For people in California who are working on finalizing their estate planning, they may find themselves wanting to ensure that particular property and assets are directed toward certain people — or that some people in their family are excluded from an inheritance altogether.
Although it is important for people of all income levels to be able to dictate the terms of their estate’s distribution, someone with a large amount of assets may find this to be especially true. This appears to be the case with style maven Vidal Sassoon, who died last year at age 84. Sassoon took care to exclude certain people in his recently revealed will, including his three ex-wives and his estranged adopted son.

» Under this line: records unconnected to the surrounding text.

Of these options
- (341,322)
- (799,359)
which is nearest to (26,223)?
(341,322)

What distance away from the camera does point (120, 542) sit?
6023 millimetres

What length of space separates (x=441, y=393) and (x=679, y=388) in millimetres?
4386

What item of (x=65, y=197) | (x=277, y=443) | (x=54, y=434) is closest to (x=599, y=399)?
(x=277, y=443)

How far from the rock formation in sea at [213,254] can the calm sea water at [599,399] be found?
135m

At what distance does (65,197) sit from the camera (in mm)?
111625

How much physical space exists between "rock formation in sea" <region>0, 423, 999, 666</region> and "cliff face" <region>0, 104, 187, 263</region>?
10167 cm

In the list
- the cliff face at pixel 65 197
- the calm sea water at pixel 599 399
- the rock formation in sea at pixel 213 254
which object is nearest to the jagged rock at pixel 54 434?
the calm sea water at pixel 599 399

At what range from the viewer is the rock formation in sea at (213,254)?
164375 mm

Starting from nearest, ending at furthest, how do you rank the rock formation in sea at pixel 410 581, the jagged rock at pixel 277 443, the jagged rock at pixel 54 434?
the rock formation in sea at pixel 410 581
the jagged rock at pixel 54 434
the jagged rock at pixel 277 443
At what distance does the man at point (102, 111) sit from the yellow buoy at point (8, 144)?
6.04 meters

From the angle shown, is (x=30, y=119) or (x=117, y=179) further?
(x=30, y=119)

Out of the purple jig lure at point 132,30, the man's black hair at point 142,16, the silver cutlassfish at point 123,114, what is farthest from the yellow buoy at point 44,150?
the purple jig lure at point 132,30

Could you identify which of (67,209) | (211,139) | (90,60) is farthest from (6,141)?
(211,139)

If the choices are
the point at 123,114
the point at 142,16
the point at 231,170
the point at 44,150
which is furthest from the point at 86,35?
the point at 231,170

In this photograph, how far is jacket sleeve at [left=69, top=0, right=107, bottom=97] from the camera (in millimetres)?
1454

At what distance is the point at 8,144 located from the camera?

It is not clear if anything specifically caused Sassoon to want to disinherit his son. However, in Sassoon’s 2010 autobiography, he described their relationship as difficult and related tales of the boy’s juvenile delinquency and reform-school stint. Sassoon also wrote that if he found a situation hopeless, he was inclined to walk away from it — which is what he apparently decided to do with his now-41-year-old son.
While Sassoon’s choice might strike some as unconventional, had he died with no will in place, his son might have inherited some of the estate after all. One of Sassoon’s three other children died in 2002, so the estate is left mostly to the hairdresser’s two surviving children and his widow. Sassoon, British by birth, left considerable assets in both the U.S. and the United Kingdom.